Requests:
1. In the dairy text, which products does it say need to clear out of storage? List every one.
2. Answer these questions about the dairy text, one per line:
(a) Into what year might the down cycle last?
(b) What is the single largest production expense on dairy farms?
(c) Below what IOFC level do dairy farmers usually start to have trouble paying the rest of the bills?
3. Output the passage of the dairy text that begins at the words "It’s a pity" and stops after the words "into the diets.".

Text section:
Again, the dairy industry finds itself in another “down cycle” with low prices because there’s too much milk for the markets to absorb. It looks like it’s going to last a while – maybe well into 2017 before milk production starts to decrease enough for the extra powder, cheese and butter to clear out of storage.
It’s a pity that dairy farmers who pour their heart and soul into their businesses for decades must find themselves struggling every few years to make ends meet by taking out loans or selling off assets to stay in business when the price of milk is on the skids. When milk checks don’t cover production costs, there’s no easy way to keep the cows healthy and productive.
With feed costs being the single largest production expense on dairy farms it always becomes a challenge for dairy farmers to decide how to manage feed inventories and how much to spend on feeding the herd. There’s always another concern, too: whether it’s wise to sacrifice a certain amount of milk production if lower quality and less expensive feedstuffs are substituted into the diets.
The single most valuable and meaningful metric to be used in evaluating a dairy feed program is income-over-feed-cost (IOFC) – the amount of the milk check that’s left over after the milk cows have been fed. This measurement may also be referred to as “income-after-feed-cost” or “milk-feed-margin.”
The blended milk price paid for standardized milk components (Boston Blend Price w/3.5% BF) will most likely average less than $16/cwt for 2016. For most dairy farms today, when the milk price drops below $20/cwt and feed costs take up more than half of the milk check – meaning IOFC is less than $10/cwt, dairy farmers usually start to experience challenges paying the rest of the bills.

Data:
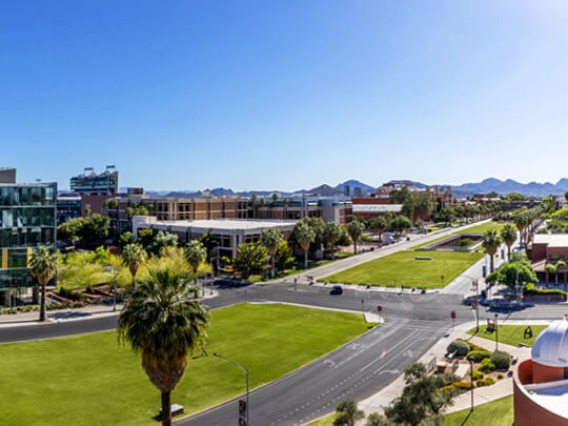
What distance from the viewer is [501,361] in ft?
156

Solutions to the exercise:
1.
- Powder
- Cheese
- Butter

2.
(a) 2017
(b) Feed costs
(c) $10/cwt

3.
It’s a pity that dairy farmers who pour their heart and soul into their businesses for decades must find themselves struggling every few years to make ends meet by taking out loans or selling off assets to stay in business when the price of milk is on the skids. When milk checks don’t cover production costs, there’s no easy way to keep the cows healthy and productive.
With feed costs being the single largest production expense on dairy farms it always becomes a challenge for dairy farmers to decide how to manage feed inventories and how much to spend on feeding the herd. There’s always another concern, too: whether it’s wise to sacrifice a certain amount of milk production if lower quality and less expensive feedstuffs are substituted into the diets.